— Start Provided information —
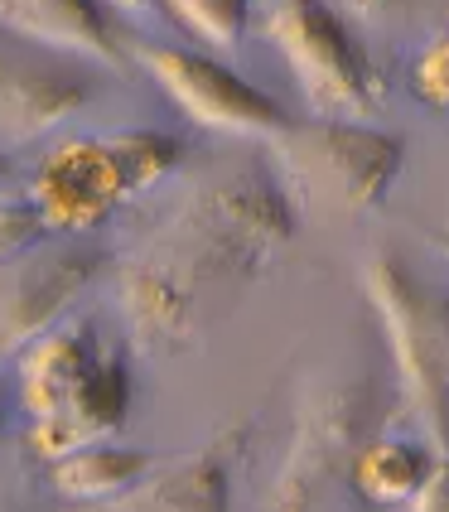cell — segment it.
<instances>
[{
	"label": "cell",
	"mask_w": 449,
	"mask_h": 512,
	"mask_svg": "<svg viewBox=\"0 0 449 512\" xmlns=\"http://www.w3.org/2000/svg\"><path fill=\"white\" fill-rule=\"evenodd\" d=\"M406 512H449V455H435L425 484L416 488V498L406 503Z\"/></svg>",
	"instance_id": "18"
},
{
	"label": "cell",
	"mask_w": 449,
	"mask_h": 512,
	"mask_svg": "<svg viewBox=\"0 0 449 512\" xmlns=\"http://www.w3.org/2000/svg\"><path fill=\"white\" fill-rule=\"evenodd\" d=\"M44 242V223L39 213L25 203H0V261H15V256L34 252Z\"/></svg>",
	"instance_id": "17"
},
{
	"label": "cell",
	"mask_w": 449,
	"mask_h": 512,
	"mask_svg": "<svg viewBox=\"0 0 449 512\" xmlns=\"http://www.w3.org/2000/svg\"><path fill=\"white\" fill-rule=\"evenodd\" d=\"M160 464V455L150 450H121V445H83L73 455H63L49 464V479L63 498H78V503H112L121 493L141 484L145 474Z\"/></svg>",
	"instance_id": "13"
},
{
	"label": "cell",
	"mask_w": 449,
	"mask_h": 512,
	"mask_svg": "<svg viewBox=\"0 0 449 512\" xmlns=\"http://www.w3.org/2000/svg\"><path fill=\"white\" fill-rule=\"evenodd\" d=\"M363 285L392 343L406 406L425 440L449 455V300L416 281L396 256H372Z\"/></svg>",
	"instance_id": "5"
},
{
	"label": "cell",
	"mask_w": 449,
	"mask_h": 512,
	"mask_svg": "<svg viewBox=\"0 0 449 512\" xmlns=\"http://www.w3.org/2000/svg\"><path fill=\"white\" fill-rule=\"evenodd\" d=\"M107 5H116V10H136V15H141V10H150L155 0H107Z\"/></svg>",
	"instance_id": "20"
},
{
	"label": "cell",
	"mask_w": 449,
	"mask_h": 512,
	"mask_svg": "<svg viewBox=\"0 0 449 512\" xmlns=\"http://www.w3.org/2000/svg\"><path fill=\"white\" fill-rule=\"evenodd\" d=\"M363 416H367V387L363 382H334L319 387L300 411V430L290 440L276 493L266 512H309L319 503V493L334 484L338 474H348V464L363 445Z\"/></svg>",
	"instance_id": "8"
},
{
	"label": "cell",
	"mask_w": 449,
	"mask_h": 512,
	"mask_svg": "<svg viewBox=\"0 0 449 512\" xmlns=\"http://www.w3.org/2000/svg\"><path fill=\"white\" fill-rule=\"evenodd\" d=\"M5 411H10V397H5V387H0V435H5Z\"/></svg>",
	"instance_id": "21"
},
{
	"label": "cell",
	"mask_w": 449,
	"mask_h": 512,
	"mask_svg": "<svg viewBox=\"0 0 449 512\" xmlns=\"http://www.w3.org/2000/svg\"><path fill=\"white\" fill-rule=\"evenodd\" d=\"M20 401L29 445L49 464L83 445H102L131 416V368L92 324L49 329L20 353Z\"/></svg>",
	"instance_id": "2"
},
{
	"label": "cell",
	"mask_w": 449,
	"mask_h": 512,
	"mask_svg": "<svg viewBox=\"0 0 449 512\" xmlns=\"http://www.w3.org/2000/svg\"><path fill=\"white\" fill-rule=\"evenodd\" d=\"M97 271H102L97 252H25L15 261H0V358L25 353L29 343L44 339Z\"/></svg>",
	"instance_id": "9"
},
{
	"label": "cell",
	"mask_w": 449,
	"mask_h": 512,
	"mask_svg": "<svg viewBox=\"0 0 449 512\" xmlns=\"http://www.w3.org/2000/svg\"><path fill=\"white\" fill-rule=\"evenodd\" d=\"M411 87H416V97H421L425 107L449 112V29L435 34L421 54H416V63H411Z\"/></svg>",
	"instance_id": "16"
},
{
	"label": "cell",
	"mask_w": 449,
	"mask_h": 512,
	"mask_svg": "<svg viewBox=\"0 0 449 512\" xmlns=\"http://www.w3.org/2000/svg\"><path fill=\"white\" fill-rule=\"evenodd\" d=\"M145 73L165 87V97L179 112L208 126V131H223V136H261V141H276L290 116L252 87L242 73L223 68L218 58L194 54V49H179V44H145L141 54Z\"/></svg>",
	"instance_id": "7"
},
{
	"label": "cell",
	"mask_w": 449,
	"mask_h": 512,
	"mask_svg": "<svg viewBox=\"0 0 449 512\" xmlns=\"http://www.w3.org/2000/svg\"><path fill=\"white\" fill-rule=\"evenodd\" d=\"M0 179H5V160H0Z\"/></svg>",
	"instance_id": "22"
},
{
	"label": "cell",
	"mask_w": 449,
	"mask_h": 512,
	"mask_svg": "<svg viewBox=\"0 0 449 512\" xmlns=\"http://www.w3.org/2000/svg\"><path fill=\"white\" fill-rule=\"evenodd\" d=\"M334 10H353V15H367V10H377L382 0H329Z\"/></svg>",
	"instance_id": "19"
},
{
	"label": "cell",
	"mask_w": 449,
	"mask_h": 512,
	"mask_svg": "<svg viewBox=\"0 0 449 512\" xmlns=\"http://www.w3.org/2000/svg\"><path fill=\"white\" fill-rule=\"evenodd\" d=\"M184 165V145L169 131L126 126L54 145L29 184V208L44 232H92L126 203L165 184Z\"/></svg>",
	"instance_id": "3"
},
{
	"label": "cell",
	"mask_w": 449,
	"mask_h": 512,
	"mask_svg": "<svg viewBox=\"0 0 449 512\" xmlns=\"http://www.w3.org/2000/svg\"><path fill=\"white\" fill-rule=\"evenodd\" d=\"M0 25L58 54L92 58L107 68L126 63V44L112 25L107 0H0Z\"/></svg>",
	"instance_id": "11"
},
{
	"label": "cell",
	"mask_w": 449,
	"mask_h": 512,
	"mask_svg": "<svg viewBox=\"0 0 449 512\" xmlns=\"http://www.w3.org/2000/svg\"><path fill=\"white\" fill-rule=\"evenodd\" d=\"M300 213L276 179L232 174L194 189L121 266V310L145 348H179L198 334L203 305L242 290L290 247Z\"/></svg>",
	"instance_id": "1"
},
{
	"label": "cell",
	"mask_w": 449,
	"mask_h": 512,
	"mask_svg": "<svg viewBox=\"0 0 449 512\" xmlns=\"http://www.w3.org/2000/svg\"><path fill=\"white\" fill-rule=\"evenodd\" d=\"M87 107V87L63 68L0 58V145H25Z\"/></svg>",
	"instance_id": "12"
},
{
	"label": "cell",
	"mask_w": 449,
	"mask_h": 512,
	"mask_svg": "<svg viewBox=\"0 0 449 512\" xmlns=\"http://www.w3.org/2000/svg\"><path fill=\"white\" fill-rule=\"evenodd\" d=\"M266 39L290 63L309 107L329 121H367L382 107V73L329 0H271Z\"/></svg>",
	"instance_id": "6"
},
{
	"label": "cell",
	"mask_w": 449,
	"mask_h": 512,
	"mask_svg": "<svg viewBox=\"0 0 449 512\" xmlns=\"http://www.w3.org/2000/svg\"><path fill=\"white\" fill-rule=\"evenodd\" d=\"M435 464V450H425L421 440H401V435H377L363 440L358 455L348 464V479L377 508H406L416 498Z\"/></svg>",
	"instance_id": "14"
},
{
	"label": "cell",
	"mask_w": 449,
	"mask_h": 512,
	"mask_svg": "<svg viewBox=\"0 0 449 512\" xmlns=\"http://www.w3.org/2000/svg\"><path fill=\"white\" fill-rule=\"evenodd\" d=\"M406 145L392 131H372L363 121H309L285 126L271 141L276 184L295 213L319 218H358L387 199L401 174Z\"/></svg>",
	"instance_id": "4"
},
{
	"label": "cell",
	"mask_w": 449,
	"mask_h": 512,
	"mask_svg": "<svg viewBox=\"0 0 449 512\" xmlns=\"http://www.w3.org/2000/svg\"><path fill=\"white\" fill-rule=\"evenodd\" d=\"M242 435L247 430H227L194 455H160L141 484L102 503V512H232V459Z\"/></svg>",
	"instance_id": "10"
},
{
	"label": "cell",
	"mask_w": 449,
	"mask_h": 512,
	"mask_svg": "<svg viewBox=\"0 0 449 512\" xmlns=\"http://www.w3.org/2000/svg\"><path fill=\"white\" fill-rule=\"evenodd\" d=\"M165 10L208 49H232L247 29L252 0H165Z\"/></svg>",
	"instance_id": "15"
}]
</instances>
— End Provided information —
— Start Provided information —
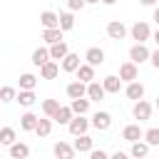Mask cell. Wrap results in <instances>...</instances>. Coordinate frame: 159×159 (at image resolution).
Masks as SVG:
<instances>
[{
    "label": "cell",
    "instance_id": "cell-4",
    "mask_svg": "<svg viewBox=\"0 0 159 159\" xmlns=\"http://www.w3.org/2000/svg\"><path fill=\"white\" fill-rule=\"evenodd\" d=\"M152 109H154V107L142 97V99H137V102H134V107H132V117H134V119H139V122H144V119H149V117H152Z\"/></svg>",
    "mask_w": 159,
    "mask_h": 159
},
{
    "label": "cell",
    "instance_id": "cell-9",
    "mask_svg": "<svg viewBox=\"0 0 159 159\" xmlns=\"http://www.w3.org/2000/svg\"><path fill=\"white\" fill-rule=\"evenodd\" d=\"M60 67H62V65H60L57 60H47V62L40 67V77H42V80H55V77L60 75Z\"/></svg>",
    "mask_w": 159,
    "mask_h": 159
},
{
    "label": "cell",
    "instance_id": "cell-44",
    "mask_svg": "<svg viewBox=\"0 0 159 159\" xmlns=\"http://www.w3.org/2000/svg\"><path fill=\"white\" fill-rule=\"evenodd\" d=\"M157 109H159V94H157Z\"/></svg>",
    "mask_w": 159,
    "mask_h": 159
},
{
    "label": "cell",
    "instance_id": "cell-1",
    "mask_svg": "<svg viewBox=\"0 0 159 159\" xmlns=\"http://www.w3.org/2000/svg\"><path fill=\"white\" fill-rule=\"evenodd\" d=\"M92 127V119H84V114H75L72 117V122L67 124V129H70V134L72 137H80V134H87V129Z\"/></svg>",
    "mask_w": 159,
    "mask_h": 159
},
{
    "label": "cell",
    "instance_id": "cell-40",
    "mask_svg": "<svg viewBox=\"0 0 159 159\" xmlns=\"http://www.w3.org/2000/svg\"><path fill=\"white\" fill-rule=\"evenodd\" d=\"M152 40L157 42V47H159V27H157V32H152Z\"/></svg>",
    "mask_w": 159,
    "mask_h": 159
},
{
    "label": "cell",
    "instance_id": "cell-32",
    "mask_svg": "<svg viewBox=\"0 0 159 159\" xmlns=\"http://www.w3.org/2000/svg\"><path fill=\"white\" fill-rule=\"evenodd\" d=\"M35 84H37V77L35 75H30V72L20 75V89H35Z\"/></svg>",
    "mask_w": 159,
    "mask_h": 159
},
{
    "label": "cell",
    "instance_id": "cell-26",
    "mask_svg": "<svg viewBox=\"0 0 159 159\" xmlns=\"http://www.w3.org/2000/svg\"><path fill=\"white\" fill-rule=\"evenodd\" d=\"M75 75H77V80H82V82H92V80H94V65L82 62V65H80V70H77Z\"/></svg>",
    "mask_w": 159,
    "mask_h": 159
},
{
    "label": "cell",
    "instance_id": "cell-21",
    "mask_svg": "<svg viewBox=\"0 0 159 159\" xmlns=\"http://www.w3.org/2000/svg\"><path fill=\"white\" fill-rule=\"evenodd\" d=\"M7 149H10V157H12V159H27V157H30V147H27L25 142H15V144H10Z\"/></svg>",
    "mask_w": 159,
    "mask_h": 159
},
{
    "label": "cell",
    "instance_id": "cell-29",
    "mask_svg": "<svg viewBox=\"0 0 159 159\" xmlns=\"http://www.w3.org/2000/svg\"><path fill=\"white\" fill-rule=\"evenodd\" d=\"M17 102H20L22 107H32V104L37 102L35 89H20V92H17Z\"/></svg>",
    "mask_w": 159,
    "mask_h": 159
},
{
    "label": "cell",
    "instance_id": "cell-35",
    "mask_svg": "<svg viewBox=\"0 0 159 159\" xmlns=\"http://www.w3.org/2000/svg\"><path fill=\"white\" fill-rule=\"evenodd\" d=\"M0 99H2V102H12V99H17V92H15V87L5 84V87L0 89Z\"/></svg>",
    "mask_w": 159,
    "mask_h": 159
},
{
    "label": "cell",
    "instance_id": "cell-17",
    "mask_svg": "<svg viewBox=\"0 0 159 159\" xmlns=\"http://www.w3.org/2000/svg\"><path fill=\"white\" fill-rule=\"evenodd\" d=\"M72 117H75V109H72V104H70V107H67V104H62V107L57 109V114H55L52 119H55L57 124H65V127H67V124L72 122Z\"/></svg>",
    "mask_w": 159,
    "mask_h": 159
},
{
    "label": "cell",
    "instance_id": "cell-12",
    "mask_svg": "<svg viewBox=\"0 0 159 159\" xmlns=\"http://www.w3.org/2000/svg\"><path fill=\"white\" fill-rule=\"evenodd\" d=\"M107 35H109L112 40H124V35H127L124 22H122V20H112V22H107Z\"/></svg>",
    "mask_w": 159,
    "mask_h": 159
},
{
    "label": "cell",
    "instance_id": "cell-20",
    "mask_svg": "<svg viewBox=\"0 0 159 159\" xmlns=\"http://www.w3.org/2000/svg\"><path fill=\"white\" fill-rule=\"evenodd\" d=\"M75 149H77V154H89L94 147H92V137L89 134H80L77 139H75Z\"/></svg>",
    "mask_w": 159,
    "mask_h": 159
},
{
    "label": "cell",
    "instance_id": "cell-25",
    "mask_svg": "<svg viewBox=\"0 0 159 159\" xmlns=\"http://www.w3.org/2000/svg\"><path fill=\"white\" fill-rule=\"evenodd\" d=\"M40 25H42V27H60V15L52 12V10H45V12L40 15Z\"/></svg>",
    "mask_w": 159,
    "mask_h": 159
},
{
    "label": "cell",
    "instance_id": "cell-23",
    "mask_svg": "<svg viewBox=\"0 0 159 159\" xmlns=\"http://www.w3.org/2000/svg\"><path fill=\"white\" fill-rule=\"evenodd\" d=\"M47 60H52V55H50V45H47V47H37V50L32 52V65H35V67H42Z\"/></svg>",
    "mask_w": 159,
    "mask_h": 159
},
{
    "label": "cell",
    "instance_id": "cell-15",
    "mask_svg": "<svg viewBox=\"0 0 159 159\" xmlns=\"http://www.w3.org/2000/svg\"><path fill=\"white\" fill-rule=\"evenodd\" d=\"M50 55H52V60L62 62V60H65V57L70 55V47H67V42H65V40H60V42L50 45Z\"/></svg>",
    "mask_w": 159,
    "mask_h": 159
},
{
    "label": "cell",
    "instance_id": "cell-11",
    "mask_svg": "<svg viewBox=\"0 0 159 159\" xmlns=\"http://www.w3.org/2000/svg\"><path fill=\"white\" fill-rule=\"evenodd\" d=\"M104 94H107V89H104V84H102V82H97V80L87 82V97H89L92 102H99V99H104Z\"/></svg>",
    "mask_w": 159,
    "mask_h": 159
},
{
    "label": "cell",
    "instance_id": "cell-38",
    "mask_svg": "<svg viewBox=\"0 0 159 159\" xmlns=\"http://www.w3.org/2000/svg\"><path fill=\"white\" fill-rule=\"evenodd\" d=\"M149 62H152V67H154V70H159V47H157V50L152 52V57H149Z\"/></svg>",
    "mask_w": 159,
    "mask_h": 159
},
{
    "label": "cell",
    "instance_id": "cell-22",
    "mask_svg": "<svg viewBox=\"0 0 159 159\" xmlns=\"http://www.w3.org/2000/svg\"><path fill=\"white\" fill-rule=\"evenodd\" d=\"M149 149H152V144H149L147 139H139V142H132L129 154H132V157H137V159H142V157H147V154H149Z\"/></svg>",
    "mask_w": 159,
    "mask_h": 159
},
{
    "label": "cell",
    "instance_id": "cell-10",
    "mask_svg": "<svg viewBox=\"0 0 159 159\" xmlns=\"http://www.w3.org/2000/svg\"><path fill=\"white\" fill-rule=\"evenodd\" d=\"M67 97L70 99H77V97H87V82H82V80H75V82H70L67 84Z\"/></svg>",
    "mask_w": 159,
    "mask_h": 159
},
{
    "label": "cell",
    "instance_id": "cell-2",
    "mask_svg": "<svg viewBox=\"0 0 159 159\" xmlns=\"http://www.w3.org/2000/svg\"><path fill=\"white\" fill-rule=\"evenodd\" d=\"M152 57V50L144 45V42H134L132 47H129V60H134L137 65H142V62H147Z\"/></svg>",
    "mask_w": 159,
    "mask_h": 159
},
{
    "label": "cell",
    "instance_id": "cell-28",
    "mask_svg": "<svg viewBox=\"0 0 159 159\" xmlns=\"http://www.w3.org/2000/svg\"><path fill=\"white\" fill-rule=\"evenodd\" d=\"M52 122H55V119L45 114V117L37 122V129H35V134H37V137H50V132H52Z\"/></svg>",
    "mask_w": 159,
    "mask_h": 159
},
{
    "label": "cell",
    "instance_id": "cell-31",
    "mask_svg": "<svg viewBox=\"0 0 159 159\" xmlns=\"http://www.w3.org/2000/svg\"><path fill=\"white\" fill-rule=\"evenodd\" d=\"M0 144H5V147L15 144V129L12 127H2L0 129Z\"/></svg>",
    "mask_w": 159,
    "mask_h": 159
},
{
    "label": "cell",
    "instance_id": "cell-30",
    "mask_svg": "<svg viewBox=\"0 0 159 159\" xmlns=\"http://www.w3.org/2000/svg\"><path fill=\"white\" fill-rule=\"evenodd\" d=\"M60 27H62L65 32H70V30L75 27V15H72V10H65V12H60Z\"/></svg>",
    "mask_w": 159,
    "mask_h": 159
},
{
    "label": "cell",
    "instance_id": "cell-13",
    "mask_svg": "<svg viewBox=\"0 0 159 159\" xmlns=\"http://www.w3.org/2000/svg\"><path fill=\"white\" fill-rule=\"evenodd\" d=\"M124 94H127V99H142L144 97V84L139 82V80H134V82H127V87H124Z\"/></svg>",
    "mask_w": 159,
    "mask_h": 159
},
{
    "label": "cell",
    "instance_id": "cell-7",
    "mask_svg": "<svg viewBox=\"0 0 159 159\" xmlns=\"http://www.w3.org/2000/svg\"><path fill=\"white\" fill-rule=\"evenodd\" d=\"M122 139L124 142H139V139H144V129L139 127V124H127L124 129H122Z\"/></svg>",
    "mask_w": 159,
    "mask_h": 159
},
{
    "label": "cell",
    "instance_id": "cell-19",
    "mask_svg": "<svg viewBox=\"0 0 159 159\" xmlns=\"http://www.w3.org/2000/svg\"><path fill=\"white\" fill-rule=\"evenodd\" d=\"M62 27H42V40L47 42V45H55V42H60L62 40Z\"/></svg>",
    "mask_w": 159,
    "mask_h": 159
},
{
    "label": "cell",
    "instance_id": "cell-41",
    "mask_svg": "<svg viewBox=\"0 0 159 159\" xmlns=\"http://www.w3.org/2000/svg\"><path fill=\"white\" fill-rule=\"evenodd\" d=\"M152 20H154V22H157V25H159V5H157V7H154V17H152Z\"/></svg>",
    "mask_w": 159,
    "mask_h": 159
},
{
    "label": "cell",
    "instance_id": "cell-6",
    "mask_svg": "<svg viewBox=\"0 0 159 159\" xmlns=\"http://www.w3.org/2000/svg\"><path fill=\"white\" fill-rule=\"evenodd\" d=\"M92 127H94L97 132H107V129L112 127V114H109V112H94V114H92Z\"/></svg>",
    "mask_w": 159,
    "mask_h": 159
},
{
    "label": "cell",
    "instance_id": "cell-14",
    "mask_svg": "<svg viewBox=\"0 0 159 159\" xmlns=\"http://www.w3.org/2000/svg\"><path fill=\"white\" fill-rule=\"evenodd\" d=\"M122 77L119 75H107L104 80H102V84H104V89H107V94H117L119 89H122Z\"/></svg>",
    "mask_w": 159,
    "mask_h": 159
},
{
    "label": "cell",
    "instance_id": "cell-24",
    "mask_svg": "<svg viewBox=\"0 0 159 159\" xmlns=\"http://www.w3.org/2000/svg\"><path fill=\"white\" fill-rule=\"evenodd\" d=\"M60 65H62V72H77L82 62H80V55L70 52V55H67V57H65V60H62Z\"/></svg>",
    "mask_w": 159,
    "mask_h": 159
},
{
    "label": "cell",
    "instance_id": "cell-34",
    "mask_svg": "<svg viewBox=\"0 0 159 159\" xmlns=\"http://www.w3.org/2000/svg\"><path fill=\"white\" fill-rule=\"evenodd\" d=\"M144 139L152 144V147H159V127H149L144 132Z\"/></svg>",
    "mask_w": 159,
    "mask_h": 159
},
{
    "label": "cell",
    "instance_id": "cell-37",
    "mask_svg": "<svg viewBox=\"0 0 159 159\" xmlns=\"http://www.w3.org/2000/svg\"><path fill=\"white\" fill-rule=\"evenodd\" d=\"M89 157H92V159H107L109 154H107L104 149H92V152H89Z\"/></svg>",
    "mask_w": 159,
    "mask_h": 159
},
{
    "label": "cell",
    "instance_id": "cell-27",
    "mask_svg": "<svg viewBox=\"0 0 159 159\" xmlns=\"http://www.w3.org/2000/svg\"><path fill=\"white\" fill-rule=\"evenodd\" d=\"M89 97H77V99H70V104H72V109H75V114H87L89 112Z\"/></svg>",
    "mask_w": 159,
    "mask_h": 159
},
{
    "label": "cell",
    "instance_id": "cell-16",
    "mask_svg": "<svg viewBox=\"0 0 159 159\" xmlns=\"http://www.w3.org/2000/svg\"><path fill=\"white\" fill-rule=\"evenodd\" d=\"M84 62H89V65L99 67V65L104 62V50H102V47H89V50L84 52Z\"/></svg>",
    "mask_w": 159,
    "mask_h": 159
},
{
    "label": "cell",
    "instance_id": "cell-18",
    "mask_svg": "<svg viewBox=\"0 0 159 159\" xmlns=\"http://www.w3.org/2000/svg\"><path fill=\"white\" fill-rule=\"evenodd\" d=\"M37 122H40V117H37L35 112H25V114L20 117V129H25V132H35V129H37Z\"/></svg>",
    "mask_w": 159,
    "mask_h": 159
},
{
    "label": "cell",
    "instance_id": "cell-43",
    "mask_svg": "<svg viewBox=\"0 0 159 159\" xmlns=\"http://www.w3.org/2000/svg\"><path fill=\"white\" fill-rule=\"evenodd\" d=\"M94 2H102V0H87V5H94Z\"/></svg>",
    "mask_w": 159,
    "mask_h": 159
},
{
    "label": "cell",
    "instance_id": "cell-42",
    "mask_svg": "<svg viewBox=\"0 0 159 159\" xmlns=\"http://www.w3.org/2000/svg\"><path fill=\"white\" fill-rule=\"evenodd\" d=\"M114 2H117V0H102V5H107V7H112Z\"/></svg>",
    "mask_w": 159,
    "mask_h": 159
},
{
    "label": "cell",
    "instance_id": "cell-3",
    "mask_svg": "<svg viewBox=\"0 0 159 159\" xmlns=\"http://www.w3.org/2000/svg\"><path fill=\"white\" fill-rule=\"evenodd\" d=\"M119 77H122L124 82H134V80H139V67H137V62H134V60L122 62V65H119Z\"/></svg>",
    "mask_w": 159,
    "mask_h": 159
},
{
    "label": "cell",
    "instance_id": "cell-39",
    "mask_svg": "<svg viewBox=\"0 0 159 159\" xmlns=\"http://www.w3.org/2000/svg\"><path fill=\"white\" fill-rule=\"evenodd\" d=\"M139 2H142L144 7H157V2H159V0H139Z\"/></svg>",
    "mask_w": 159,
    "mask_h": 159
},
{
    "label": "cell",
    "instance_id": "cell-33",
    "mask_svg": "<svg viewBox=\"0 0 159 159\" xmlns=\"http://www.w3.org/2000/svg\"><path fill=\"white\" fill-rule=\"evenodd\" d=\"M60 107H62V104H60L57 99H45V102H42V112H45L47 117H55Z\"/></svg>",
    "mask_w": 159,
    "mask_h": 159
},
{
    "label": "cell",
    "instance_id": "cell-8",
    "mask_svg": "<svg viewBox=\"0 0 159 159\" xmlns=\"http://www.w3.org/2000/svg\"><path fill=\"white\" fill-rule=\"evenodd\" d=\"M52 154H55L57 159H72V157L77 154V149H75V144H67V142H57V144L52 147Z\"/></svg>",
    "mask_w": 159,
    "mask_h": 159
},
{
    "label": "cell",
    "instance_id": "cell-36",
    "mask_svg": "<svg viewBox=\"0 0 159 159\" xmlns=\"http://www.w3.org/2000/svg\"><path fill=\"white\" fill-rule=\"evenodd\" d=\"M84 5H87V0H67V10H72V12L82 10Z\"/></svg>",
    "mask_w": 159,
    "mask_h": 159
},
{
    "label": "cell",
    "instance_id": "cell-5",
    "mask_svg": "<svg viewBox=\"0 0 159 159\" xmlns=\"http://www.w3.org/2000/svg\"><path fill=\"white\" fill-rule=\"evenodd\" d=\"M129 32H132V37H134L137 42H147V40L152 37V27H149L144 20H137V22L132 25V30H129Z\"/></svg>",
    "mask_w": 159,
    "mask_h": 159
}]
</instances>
— End Provided information —
To be done:
Copy out, character for character, the part of the records that begins with the line containing "cell — segment it." and ends with the line containing "464V455L150 450H121V445H83L73 455H63L49", including both of those lines. Leave the pictures out of your copy.

Complete output:
cell — segment it.
<instances>
[{
	"label": "cell",
	"mask_w": 449,
	"mask_h": 512,
	"mask_svg": "<svg viewBox=\"0 0 449 512\" xmlns=\"http://www.w3.org/2000/svg\"><path fill=\"white\" fill-rule=\"evenodd\" d=\"M406 512H449V455H435L425 484L416 488V498L406 503Z\"/></svg>",
	"instance_id": "18"
},
{
	"label": "cell",
	"mask_w": 449,
	"mask_h": 512,
	"mask_svg": "<svg viewBox=\"0 0 449 512\" xmlns=\"http://www.w3.org/2000/svg\"><path fill=\"white\" fill-rule=\"evenodd\" d=\"M44 242V223L39 213L25 203H0V261H15V256L34 252Z\"/></svg>",
	"instance_id": "17"
},
{
	"label": "cell",
	"mask_w": 449,
	"mask_h": 512,
	"mask_svg": "<svg viewBox=\"0 0 449 512\" xmlns=\"http://www.w3.org/2000/svg\"><path fill=\"white\" fill-rule=\"evenodd\" d=\"M160 464V455L150 450H121V445H83L73 455H63L49 464V479L63 498H78V503H112L121 493L141 484L145 474Z\"/></svg>",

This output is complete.